• **Exercise prompt**:
Somewhere below, one line contains "MADSHUS THE CROSS" and a later line contains "Indonesian Idioms and". Output those two lines and everything between them exactly, and nothing else.

[The data]

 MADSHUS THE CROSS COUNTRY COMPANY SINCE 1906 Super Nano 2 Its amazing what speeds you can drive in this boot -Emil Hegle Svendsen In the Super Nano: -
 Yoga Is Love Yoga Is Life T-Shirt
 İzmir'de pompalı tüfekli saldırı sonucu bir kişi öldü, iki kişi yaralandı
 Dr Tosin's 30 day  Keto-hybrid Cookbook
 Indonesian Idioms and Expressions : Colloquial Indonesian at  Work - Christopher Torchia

[/The data]
[The data]

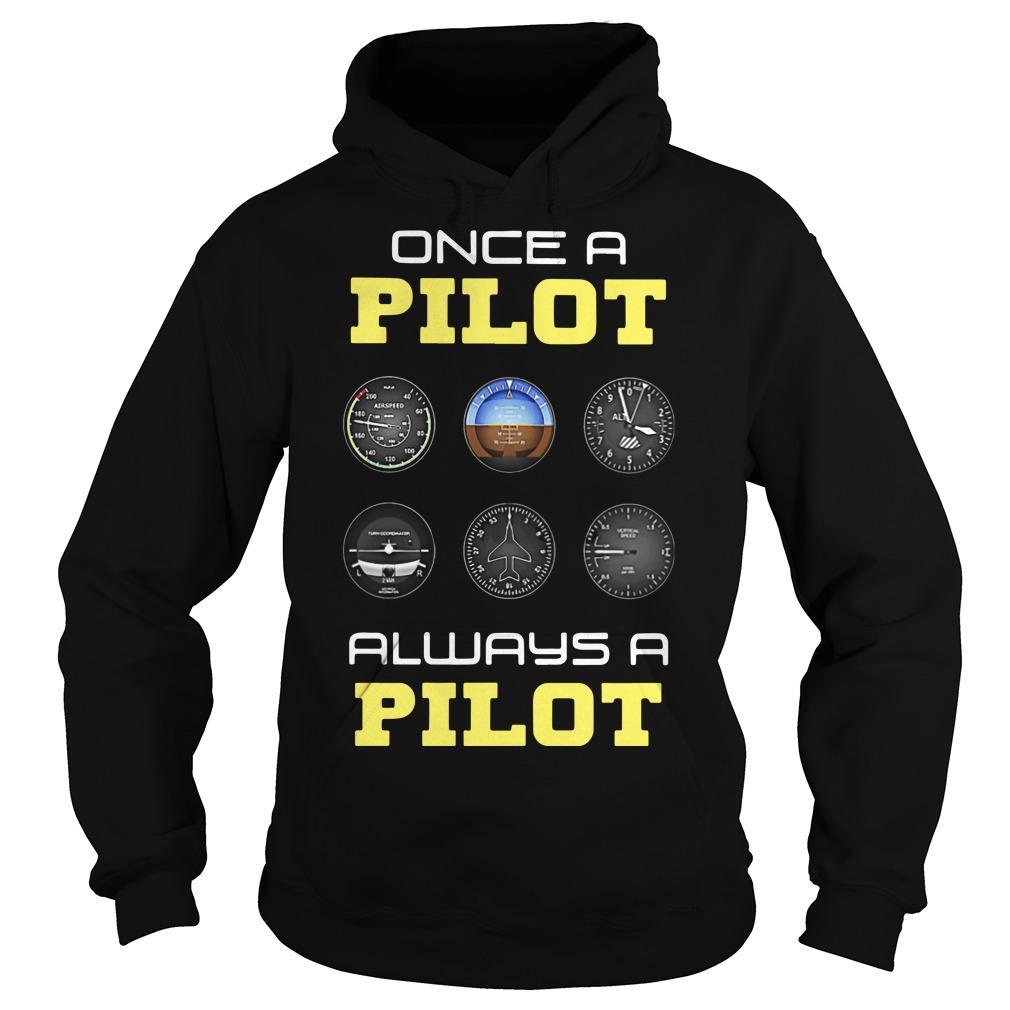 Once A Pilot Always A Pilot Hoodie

[/The data]

• **Result for this task**:
 MADSHUS THE CROSS COUNTRY COMPANY SINCE 1906 Super Nano 2 Its amazing what speeds you can drive in this boot -Emil Hegle Svendsen In the Super Nano: -
 Yoga Is Love Yoga Is Life T-Shirt
 İzmir'de pompalı tüfekli saldırı sonucu bir kişi öldü, iki kişi yaralandı
 Dr Tosin's 30 day  Keto-hybrid Cookbook
 Indonesian Idioms and Expressions : Colloquial Indonesian at  Work - Christopher Torchia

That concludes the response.